▶ [Request]
Your task is to output the entries below word for word.

--- start Material for this exercise ---

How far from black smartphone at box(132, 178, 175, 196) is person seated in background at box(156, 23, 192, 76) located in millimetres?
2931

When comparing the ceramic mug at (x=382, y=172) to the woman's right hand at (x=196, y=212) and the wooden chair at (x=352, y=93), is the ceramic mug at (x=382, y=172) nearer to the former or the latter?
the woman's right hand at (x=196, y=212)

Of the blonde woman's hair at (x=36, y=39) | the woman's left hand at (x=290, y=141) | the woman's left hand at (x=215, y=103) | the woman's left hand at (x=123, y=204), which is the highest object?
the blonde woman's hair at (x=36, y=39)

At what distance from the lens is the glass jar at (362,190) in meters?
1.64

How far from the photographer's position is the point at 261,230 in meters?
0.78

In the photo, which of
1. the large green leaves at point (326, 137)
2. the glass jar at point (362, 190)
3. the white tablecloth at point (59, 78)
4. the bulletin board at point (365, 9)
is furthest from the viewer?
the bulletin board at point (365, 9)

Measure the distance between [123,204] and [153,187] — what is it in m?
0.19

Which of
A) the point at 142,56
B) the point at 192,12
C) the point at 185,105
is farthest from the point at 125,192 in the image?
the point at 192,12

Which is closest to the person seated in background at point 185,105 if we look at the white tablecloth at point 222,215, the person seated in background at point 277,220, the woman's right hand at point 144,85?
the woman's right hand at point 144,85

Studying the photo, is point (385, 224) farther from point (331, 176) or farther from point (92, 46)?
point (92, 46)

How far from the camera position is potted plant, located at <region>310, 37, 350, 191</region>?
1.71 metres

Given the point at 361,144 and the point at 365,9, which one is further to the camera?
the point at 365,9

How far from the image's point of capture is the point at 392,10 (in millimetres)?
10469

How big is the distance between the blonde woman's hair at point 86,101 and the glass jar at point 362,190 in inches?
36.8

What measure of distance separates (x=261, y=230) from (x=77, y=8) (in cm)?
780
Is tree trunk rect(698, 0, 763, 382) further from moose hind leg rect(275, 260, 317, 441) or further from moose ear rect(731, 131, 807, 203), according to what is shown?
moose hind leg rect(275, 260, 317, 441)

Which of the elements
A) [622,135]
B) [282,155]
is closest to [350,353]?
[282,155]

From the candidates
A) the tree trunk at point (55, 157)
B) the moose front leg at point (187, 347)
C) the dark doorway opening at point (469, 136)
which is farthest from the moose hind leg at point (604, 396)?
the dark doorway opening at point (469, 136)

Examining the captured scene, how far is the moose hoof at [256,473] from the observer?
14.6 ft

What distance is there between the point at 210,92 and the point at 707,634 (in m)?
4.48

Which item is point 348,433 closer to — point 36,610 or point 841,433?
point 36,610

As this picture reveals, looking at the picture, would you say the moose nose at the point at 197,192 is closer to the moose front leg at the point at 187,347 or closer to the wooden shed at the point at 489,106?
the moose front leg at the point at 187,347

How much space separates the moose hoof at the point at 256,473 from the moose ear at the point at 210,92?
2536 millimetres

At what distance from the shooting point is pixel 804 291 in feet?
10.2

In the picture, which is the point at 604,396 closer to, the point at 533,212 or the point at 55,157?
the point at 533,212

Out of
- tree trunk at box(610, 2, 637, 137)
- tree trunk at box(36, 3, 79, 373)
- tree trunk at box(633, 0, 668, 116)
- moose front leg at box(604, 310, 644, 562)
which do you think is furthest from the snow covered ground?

--- end Material for this exercise ---

▶ [Solution for this task]
How far from black smartphone at box(132, 178, 175, 196) is person seated in background at box(156, 23, 192, 76) located in millimetres?
2931

When comparing the ceramic mug at (x=382, y=172) to the woman's right hand at (x=196, y=212) and the wooden chair at (x=352, y=93), is the ceramic mug at (x=382, y=172) nearer to the former or the latter?
the woman's right hand at (x=196, y=212)

Of the blonde woman's hair at (x=36, y=39) | the woman's left hand at (x=290, y=141) | the woman's left hand at (x=215, y=103) | the woman's left hand at (x=123, y=204), which is the highest object?
the blonde woman's hair at (x=36, y=39)

At what distance from the lens is the glass jar at (362,190) in meters?
1.64

How far from the photographer's position is the point at 261,230 in meters?
0.78

In the photo, which of
1. the large green leaves at point (326, 137)
2. the glass jar at point (362, 190)
3. the white tablecloth at point (59, 78)
4. the bulletin board at point (365, 9)
is furthest from the viewer?
the bulletin board at point (365, 9)

Measure the distance between [123,204] and [153,187] — what is it in m?
0.19

Which of
A) the point at 142,56
B) the point at 192,12
C) the point at 185,105
is farthest from the point at 125,192 in the image?
the point at 192,12

Which is closest to the person seated in background at point 185,105 if we look at the white tablecloth at point 222,215, the person seated in background at point 277,220, the woman's right hand at point 144,85?
the woman's right hand at point 144,85

Studying the photo, is point (385, 224) farther from point (331, 176) or farther from point (92, 46)?
point (92, 46)

How far from the camera position is potted plant, located at <region>310, 37, 350, 191</region>?
1.71 metres

Given the point at 361,144 and the point at 365,9, which one is further to the camera?
the point at 365,9

How far from the image's point of capture is the point at 392,10 (in millimetres)?
10469

How big is the distance between the blonde woman's hair at point 86,101 and the glass jar at point 362,190 in inches?
36.8

What measure of distance separates (x=261, y=230) from (x=77, y=8) (in cm)?
780
Is tree trunk rect(698, 0, 763, 382) further from moose hind leg rect(275, 260, 317, 441) or further from moose ear rect(731, 131, 807, 203), according to what is shown?
moose hind leg rect(275, 260, 317, 441)

Which of the elements
A) [622,135]
B) [282,155]
is closest to [350,353]?
[282,155]

From the candidates
A) the tree trunk at point (55, 157)
B) the moose front leg at point (187, 347)
C) the dark doorway opening at point (469, 136)
which is farthest from the moose hind leg at point (604, 396)?
the dark doorway opening at point (469, 136)

Examining the captured scene, how far is the moose hoof at [256,473] from the observer?
14.6 ft

What distance is there between the point at 210,92 and the point at 707,634 (in m)?
4.48

Which item is point 348,433 closer to — point 36,610 or point 841,433?
point 36,610

As this picture reveals, looking at the picture, would you say the moose nose at the point at 197,192 is closer to the moose front leg at the point at 187,347 or closer to the wooden shed at the point at 489,106?
the moose front leg at the point at 187,347

How much space separates the moose hoof at the point at 256,473 from the moose ear at the point at 210,92?
2536 millimetres

At what distance from the shooting point is pixel 804 291 in feet?
10.2

In the picture, which is the point at 604,396 closer to, the point at 533,212 or the point at 55,157?
the point at 533,212

Out of
- tree trunk at box(610, 2, 637, 137)
- tree trunk at box(36, 3, 79, 373)
- tree trunk at box(633, 0, 668, 116)
- moose front leg at box(604, 310, 644, 562)
which do you think is furthest from the snow covered ground?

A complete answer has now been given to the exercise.